• _PROVIDED TEXT_:

[BEGIN]

SELECT name, UPPER(user), age, country, active
FROM USERS;

Cascalog:

(run<-
(<-
[?name ?user2 ?age ?country ?active]
(USERS ?name ?user ?age ?country ?active)
(clojure.string/upper-case :< ?user :> ?user2)))

Aggregation and Post aggregation filtering(Having):

Following example shows how we can group/aggregate the data in cascalog and apply filter on the grouped records(Having in SQL). The corresponding SQL and cascalog queries are as given below:

SQL:

SELECT count(*), avg(age)
FROM USERS;

SELECT count(*), avg(age), country
FROM USERS
GROUP BY country;

SELECT count(*), country
FROM USERS
WHERE active = true
GROUP BY country;

SELECT count(*) as count, country
FROM USERS
WHERE active = true
GROUP BY country
HAVING count >= 25;

Cascalog:

(run<-
(<- [?count ?average]
(USERS ?name ?user ?age ?country ?active)
(c/count :> ?count)
(c/avg :< ?age :> ?average)))

(run<-
(<- [?count ?average ?country]
(USERS ?name ?user ?age ?country ?active)
(c/count :> ?count)
(c/avg :< ?age :> ?average)))

(run<-
(<- [?count ?country]
(USERS ?name ?user ?age ?country ?active)
(= ?active true)
(c/count :> ?count)))

(run<-
(<- [?count ?country]
(USERS ?name ?user ?age ?country ?active)
(= ?active true)
(c/count :> ?count)
(>= ?count 25)))

For adding a column along with the aggregated data(In case of second query), we just added the required column in the projection and no other changes are required. This works fine because in cascalog GROUP BY is implicit. so we need not to make any additional changes for the GROUP BY clause added in the SQL query.

Joins:

In the following example, we will join the score and user data sets with each other:

SQL:

SELECT u.name, s.game, s.score
FROM USERS as u, SCORES as s
WHERE u.user = s.user;

Cascalog:

(run<-
(<- [?name ?game ?score]
(USERS ?name ?user ?age ?country ?active)
(SCORES ?user ?game ?score)))

[END]

• _EXERCISE TASKS_:
(1) In the Cascalog text, list every variable that appears in the USERS pattern of the Cascalog queries.
(2) According to the Cascalog text, why does adding a column to the aggregated query require no extra changes for the GROUP BY clause?
The data after this point comes from a separate source and is unrelated to the Cascalog text.

• _INFORMATION SUPPLIED_:
[BEGIN]

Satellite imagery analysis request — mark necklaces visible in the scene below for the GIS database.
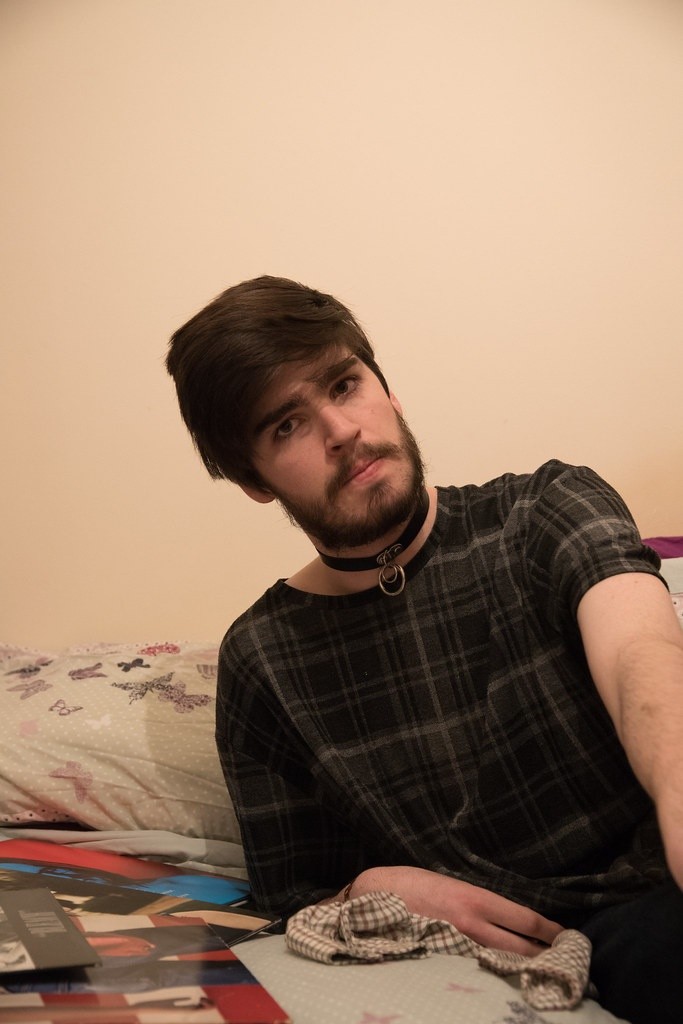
[314,484,431,599]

[END]

• _COMPLETED EXERCISE_:
(1) ?name, ?user, ?age, ?country, ?active

(2) Because GROUP BY is implicit in Cascalog.